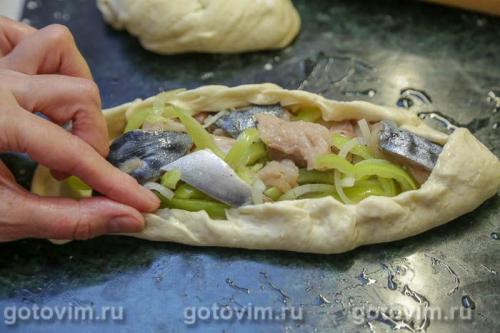Лодочки пиде с овощами и скумбрией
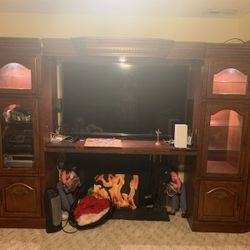 ENTERTAINMENT CENTER 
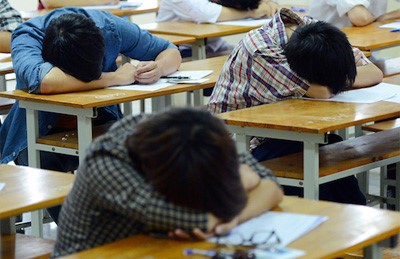 Vì sao hàng nghìn sinh viên Sài Gòn có nguy cơ bị đuổi học? ảnh 1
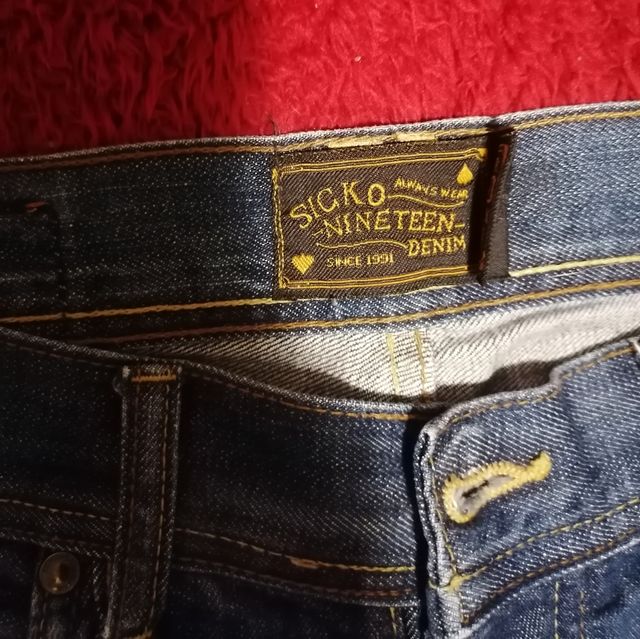 Jeans uomo Sicko 19 con strappi 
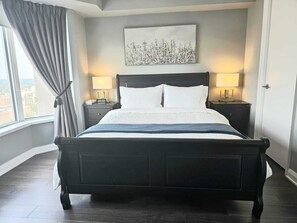 2 quartos, ferros/tábuas de passar roupa, Wi-Fi, roupa de cama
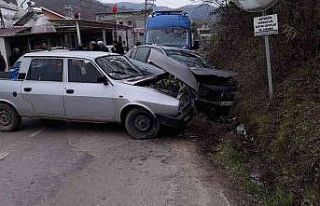 Türkeli’de iki otomobil çarpıştı: 2 yaralı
■ ■ ■
__WHAT NEEDS TO BE DONE__. Lay out the records as a JSON list of strings, one string per line with blank lines omitted, and leave the pictures out of the answer.

__SOLUTION FOR THIS EXERCISE__.
[
  "Лодочки пиде с овощами и скумбрией",
  " ENTERTAINMENT CENTER ",
  " Vì sao hàng nghìn sinh viên Sài Gòn có nguy cơ bị đuổi học? ảnh 1",
  " Jeans uomo Sicko 19 con strappi ",
  " 2 quartos, ferros/tábuas de passar roupa, Wi-Fi, roupa de cama",
  " Türkeli’de iki otomobil çarpıştı: 2 yaralı"
]